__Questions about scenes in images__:
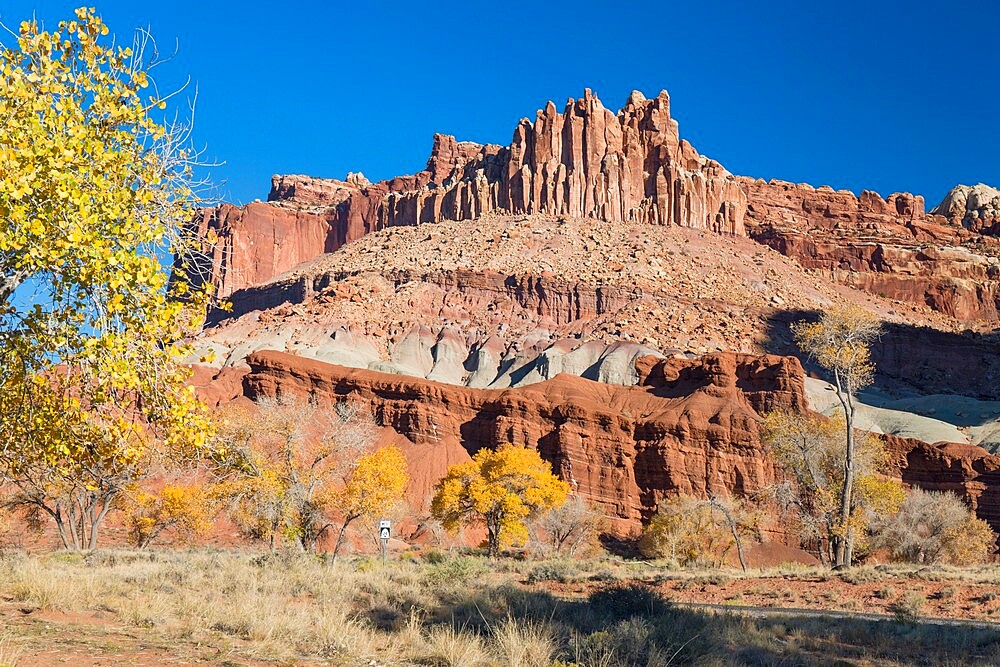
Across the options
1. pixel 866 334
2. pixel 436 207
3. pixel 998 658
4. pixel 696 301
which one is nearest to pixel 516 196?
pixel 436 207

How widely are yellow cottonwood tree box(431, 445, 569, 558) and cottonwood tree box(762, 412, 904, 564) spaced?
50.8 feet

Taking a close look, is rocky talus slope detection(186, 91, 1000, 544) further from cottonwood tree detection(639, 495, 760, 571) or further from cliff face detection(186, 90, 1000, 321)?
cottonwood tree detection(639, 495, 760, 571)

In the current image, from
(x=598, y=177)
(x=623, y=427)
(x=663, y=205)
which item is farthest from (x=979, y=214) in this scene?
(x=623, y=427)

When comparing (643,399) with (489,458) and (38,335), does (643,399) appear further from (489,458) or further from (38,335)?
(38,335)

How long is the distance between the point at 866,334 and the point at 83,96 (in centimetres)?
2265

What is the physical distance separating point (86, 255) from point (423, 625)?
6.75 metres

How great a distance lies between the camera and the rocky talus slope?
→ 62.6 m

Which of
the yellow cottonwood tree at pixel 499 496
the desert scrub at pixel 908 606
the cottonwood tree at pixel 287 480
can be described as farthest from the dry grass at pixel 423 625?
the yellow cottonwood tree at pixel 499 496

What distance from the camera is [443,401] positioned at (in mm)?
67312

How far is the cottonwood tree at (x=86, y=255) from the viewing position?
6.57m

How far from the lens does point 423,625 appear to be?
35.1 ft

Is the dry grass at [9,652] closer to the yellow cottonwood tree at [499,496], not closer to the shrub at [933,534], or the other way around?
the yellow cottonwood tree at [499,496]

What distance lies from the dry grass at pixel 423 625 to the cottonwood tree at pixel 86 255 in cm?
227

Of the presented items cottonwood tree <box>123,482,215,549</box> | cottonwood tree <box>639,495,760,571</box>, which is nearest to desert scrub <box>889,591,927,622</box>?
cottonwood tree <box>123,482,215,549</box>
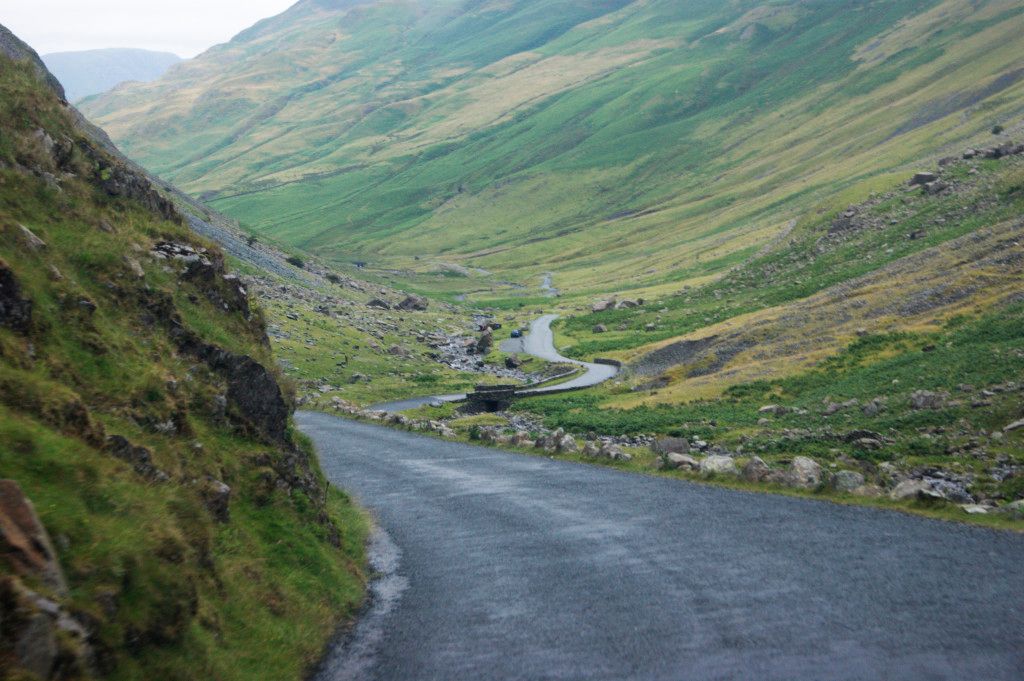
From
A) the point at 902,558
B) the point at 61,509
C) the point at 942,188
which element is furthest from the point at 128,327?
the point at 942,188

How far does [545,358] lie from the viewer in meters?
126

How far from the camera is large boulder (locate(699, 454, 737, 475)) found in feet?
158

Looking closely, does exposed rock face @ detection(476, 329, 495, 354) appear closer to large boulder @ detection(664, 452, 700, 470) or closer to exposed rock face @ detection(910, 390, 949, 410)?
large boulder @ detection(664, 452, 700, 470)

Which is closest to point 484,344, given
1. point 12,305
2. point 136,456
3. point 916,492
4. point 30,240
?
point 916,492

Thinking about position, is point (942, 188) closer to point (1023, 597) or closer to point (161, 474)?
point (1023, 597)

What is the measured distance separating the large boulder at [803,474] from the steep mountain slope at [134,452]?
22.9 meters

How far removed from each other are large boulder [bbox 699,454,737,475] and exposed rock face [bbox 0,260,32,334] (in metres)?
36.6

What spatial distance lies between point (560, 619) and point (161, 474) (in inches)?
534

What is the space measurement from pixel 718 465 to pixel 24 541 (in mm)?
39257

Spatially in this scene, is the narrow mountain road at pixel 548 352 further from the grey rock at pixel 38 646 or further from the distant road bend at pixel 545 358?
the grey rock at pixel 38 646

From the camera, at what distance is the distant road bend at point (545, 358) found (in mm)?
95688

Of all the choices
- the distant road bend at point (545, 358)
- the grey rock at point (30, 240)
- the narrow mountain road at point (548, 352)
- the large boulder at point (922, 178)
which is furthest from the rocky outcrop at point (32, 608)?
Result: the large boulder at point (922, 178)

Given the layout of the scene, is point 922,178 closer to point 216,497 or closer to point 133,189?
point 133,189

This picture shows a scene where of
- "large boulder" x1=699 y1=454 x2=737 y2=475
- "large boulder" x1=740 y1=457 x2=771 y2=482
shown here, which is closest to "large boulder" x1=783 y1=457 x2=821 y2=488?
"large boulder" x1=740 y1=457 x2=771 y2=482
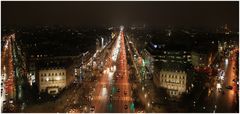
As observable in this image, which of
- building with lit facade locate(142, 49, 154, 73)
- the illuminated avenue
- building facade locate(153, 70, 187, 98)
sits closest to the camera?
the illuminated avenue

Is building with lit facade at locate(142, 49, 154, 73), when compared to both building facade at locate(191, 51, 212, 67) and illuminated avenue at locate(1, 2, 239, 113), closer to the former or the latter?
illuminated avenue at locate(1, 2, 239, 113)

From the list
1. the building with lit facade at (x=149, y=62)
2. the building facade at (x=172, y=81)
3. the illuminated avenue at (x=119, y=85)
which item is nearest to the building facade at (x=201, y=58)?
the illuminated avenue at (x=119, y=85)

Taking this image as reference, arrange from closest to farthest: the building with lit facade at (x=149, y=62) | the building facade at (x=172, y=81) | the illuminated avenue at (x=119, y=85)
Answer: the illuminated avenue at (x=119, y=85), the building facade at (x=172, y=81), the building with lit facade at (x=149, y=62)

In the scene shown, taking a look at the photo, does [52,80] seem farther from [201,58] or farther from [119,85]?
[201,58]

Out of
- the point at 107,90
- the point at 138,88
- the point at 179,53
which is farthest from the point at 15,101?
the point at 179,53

__Task requirements__: Lay out every row above as a numbered list without blank lines, and omit the pictures.

__Output__:
1. Across the options
2. 1. pixel 866 334
3. 2. pixel 436 207
4. 3. pixel 998 658
5. 4. pixel 696 301
6. which one is nearest to pixel 516 196?
7. pixel 436 207
8. How widely are yellow cottonwood tree box(431, 445, 569, 558) and cottonwood tree box(762, 412, 904, 564) spaced?
9. 50.8 feet
10. Taking a close look, is rocky talus slope detection(186, 91, 1000, 544) further from cottonwood tree detection(639, 495, 760, 571) or further from cliff face detection(186, 90, 1000, 321)?
11. cottonwood tree detection(639, 495, 760, 571)
12. In the current image, from
13. (x=598, y=177)
14. (x=623, y=427)
15. (x=663, y=205)
16. which item is farthest from (x=979, y=214) in this scene?
17. (x=623, y=427)
18. When comparing (643,399) with (489,458) and (38,335), does (643,399) appear further from (489,458) or further from (38,335)?
19. (38,335)
20. How long is the distance between the point at 866,334 and the point at 83,96 (in centimetres)?
21. 2265
22. What is the physical distance separating point (86, 255) from point (423, 625)?
23. 6.75 metres
24. How great a distance lies between the camera and the rocky talus slope?
25. → 62.6 m
26. Which of
27. the yellow cottonwood tree at pixel 499 496
28. the desert scrub at pixel 908 606
29. the cottonwood tree at pixel 287 480
30. can be described as farthest from the dry grass at pixel 423 625?
31. the yellow cottonwood tree at pixel 499 496
32. What distance from the camera is [443,401] positioned at (in mm)?
33. 67312
34. How far is the cottonwood tree at (x=86, y=255) from the viewing position?
35. 6.57m
36. How far from the lens does point 423,625 appear to be?
37. 35.1 ft
38. Is the dry grass at [9,652] closer to the yellow cottonwood tree at [499,496], not closer to the shrub at [933,534], or the other way around?
39. the yellow cottonwood tree at [499,496]
40. What distance lies from the dry grass at pixel 423 625 to the cottonwood tree at pixel 86 255 in cm?
41. 227
42. Of the presented items cottonwood tree <box>123,482,215,549</box> | cottonwood tree <box>639,495,760,571</box>, which is nearest to desert scrub <box>889,591,927,622</box>?
43. cottonwood tree <box>123,482,215,549</box>
44. From
45. A) the point at 902,558
46. B) the point at 61,509
47. C) the point at 942,188
48. which element is furthest from the point at 128,327?
49. the point at 942,188
50. How far does [545,358] lie from the viewer in meters?
51. 126
52. How far from the camera is large boulder (locate(699, 454, 737, 475)) found in feet?
53. 158
54. Looking closely, does exposed rock face @ detection(476, 329, 495, 354) appear closer to large boulder @ detection(664, 452, 700, 470) or closer to exposed rock face @ detection(910, 390, 949, 410)?
55. large boulder @ detection(664, 452, 700, 470)
56. Which is closest to point 484,344, given
57. 1. point 12,305
58. 2. point 136,456
59. 3. point 916,492
60. 4. point 30,240
61. ?
62. point 916,492
63. Thinking about position, is point (942, 188) closer to point (1023, 597) or closer to point (161, 474)?
64. point (1023, 597)
65. What is the measured distance separating the large boulder at [803,474] from the steep mountain slope at [134,452]?
66. 22.9 meters
67. How far removed from each other are large boulder [bbox 699,454,737,475] and exposed rock face [bbox 0,260,32,334] (in metres)?
68. 36.6
69. What spatial distance lies between point (560, 619) and point (161, 474) (in inches)?
70. 534
71. What is the space measurement from pixel 718 465 to pixel 24 541 (in mm)?
72. 39257
73. Spatially in this scene, is the narrow mountain road at pixel 548 352 further from the grey rock at pixel 38 646 or further from the distant road bend at pixel 545 358?
74. the grey rock at pixel 38 646
75. From the camera, at what distance is the distant road bend at point (545, 358) found (in mm)?
76. 95688
77. Of all the choices
78. - the distant road bend at point (545, 358)
79. - the grey rock at point (30, 240)
80. - the narrow mountain road at point (548, 352)
81. - the large boulder at point (922, 178)
82. which is furthest from the rocky outcrop at point (32, 608)?
83. Result: the large boulder at point (922, 178)
84. Given the layout of the scene, is point 922,178 closer to point 216,497 or closer to point 133,189?
85. point 133,189
86. This picture shows a scene where of
87. - "large boulder" x1=699 y1=454 x2=737 y2=475
88. - "large boulder" x1=740 y1=457 x2=771 y2=482
89. shown here, which is closest to "large boulder" x1=783 y1=457 x2=821 y2=488?
90. "large boulder" x1=740 y1=457 x2=771 y2=482
91. As observable in this image, which of
92. - building with lit facade locate(142, 49, 154, 73)
93. - the illuminated avenue
94. - building facade locate(153, 70, 187, 98)
95. sits closest to the camera?
96. the illuminated avenue
97. Is building with lit facade at locate(142, 49, 154, 73), when compared to both building facade at locate(191, 51, 212, 67) and illuminated avenue at locate(1, 2, 239, 113), closer to the former or the latter?
98. illuminated avenue at locate(1, 2, 239, 113)
99. From the list
100. 1. the building with lit facade at (x=149, y=62)
101. 2. the building facade at (x=172, y=81)
102. 3. the illuminated avenue at (x=119, y=85)
103. which item is nearest to the building facade at (x=201, y=58)?
104. the illuminated avenue at (x=119, y=85)
105. Taking this image as reference, arrange from closest to farthest: the building with lit facade at (x=149, y=62) | the building facade at (x=172, y=81) | the illuminated avenue at (x=119, y=85)
106. Answer: the illuminated avenue at (x=119, y=85), the building facade at (x=172, y=81), the building with lit facade at (x=149, y=62)
107. In the scene shown, taking a look at the photo, does [52,80] seem farther from [201,58] or farther from [119,85]?
108. [201,58]
109. Out of
110. - the point at 107,90
111. - the point at 138,88
112. - the point at 179,53
113. which is farthest from the point at 15,101?
114. the point at 179,53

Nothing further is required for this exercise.